Start of Provided records

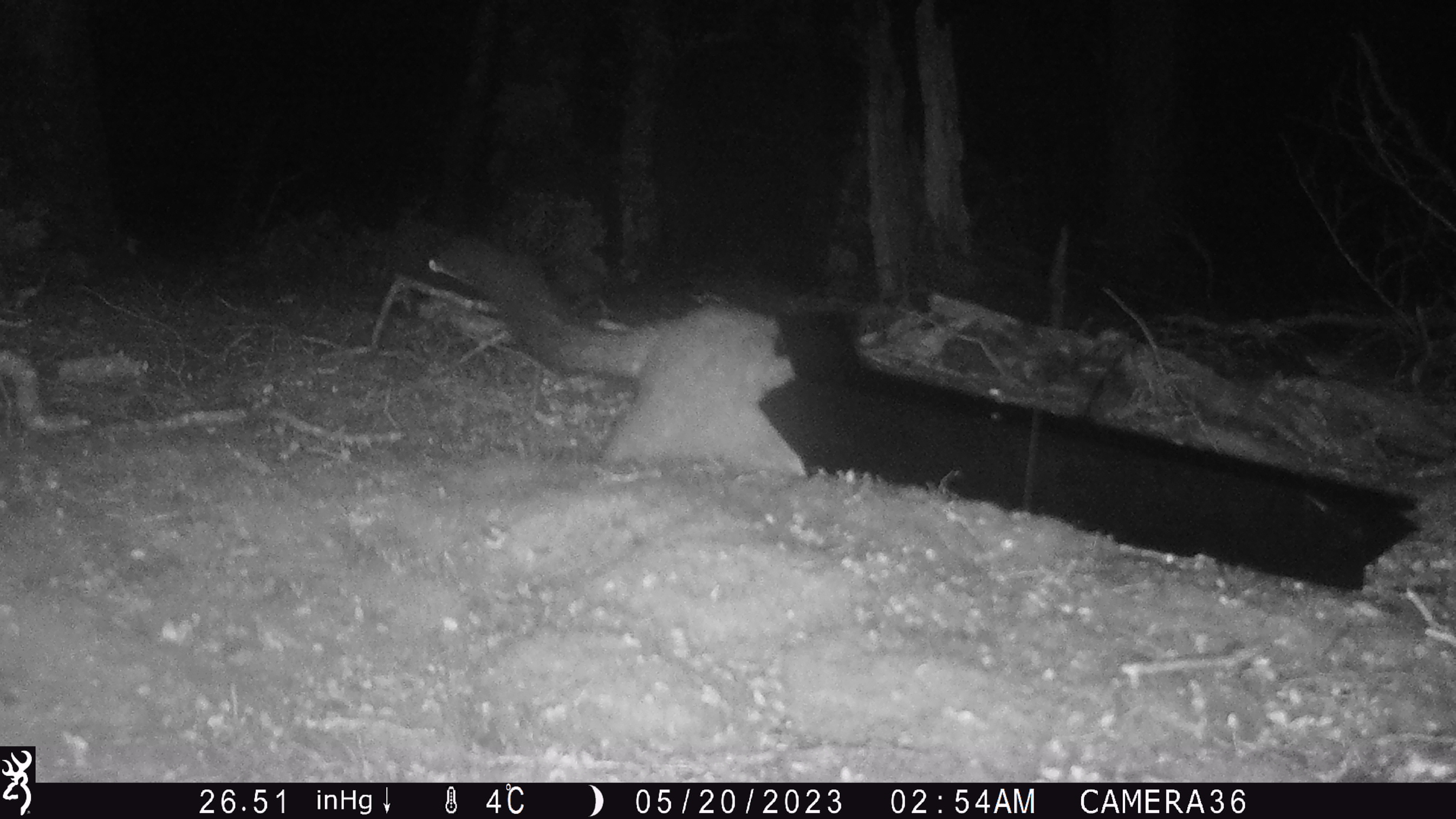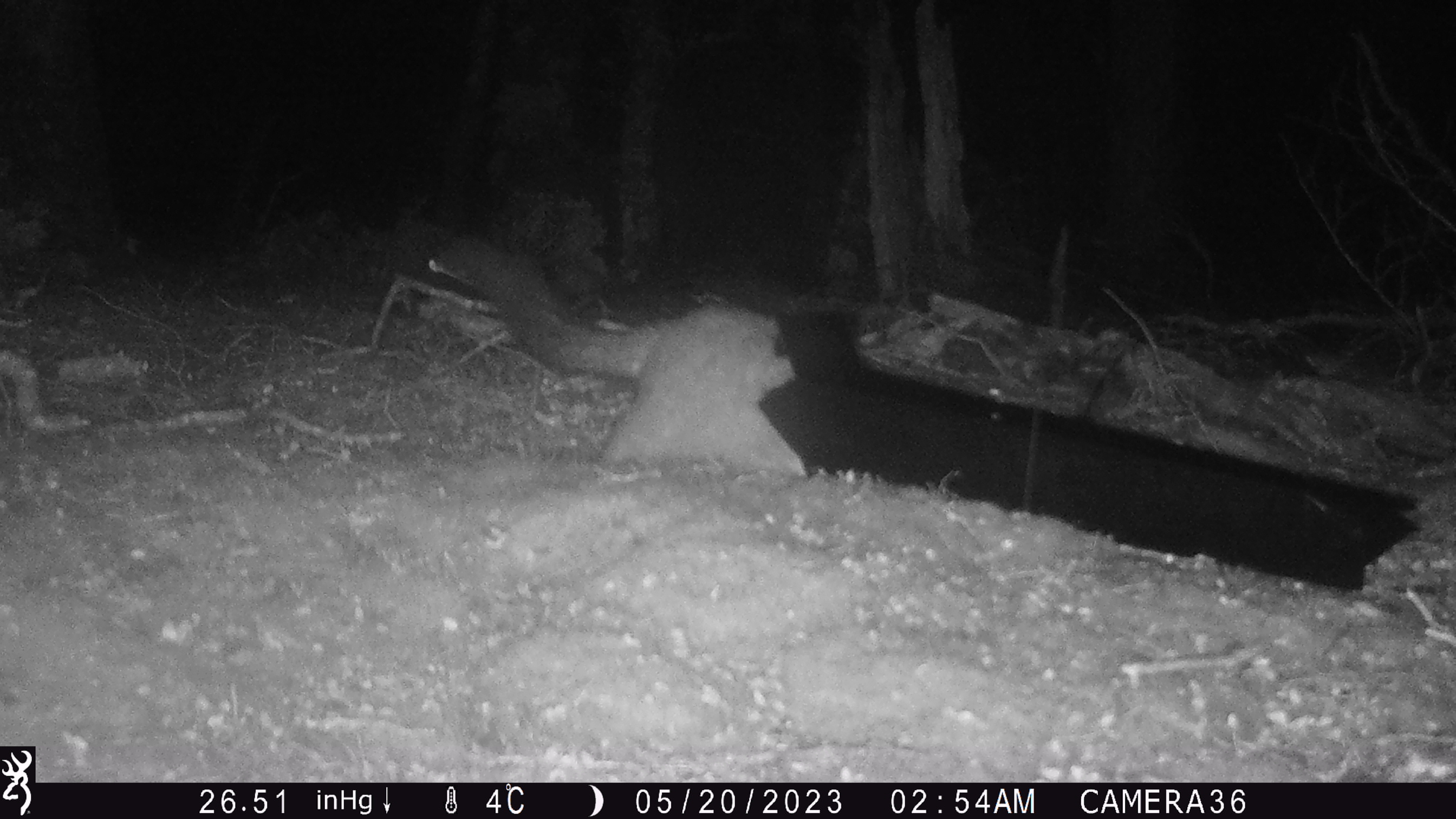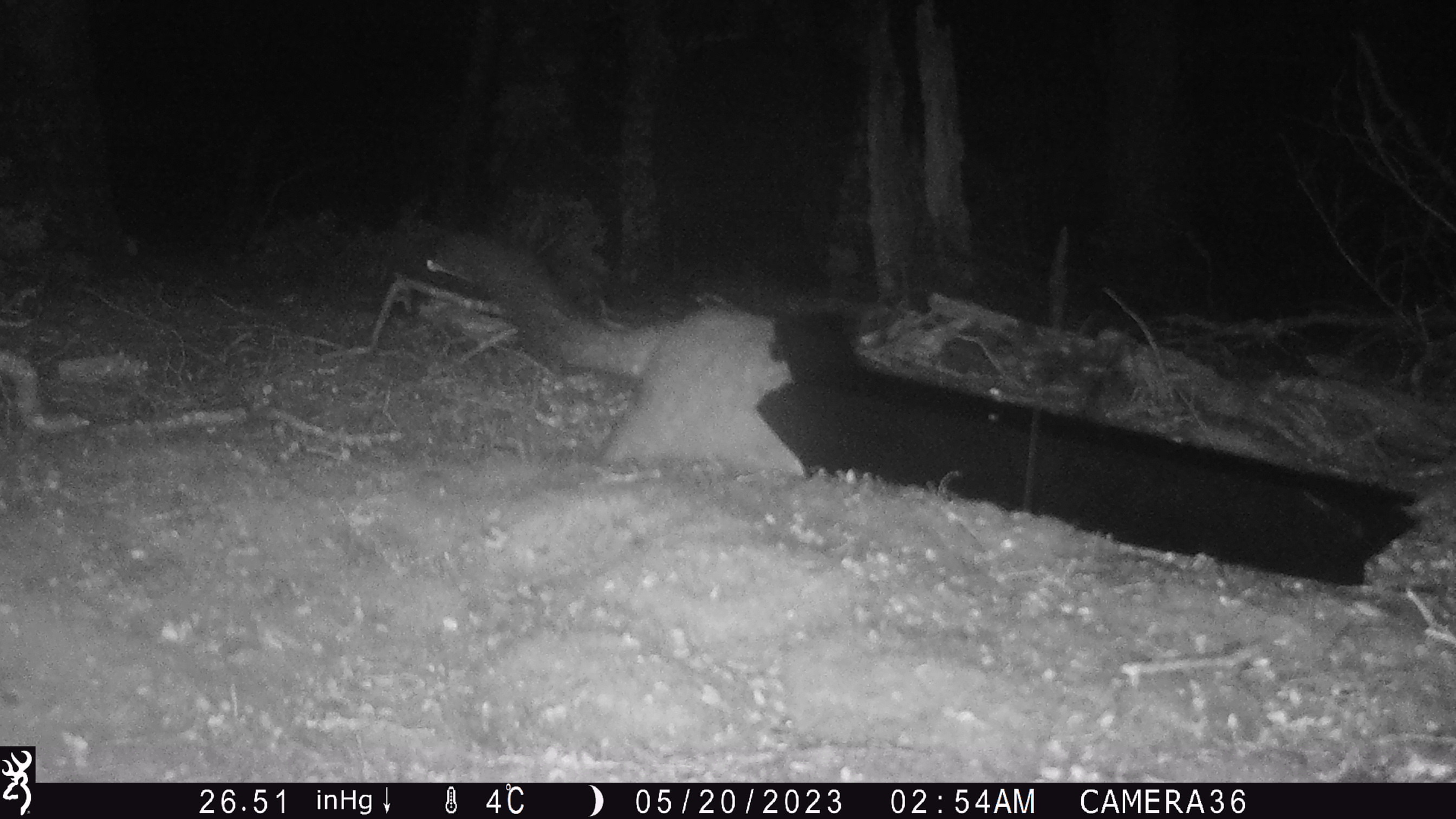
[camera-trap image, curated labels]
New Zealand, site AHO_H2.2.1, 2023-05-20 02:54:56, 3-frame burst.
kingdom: Animalia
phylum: Chordata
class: Mammalia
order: Diprotodontia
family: Phalangeridae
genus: Trichosurus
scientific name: Trichosurus vulpecula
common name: common brushtail possum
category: possum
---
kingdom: Animalia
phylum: Chordata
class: Mammalia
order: Carnivora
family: Mustelidae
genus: Mustela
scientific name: Mustela erminea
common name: stoat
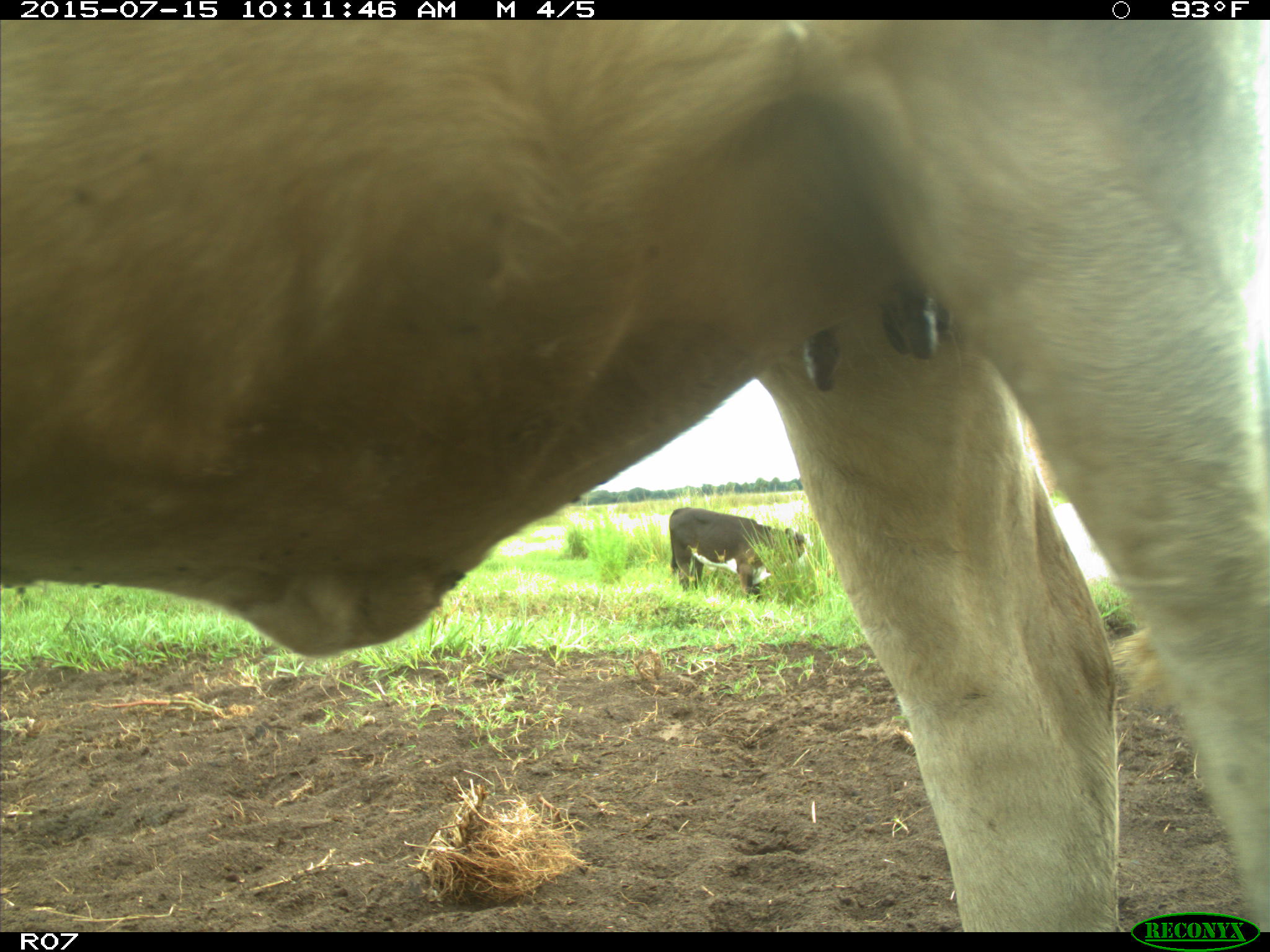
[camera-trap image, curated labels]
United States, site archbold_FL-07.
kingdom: Animalia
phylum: Chordata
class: Mammalia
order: Artiodactyla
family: Bovidae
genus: Bos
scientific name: Bos taurus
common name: domestic cow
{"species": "Bos taurus (domestic cow)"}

End of Provided records

§ **Task prompt**
An exact reproduction of all the records is required, with no pictures included.

§ **Written reply**
[camera-trap image, curated labels]
New Zealand, site AHO_H2.2.1, 2023-05-20 02:54:56, 3-frame burst.
kingdom: Animalia
phylum: Chordata
class: Mammalia
order: Diprotodontia
family: Phalangeridae
genus: Trichosurus
scientific name: Trichosurus vulpecula
common name: common brushtail possum
category: possum
---
kingdom: Animalia
phylum: Chordata
class: Mammalia
order: Carnivora
family: Mustelidae
genus: Mustela
scientific name: Mustela erminea
common name: stoat
[camera-trap image, curated labels]
United States, site archbold_FL-07.
kingdom: Animalia
phylum: Chordata
class: Mammalia
order: Artiodactyla
family: Bovidae
genus: Bos
scientific name: Bos taurus
common name: domestic cow
{"species": "Bos taurus (domestic cow)"}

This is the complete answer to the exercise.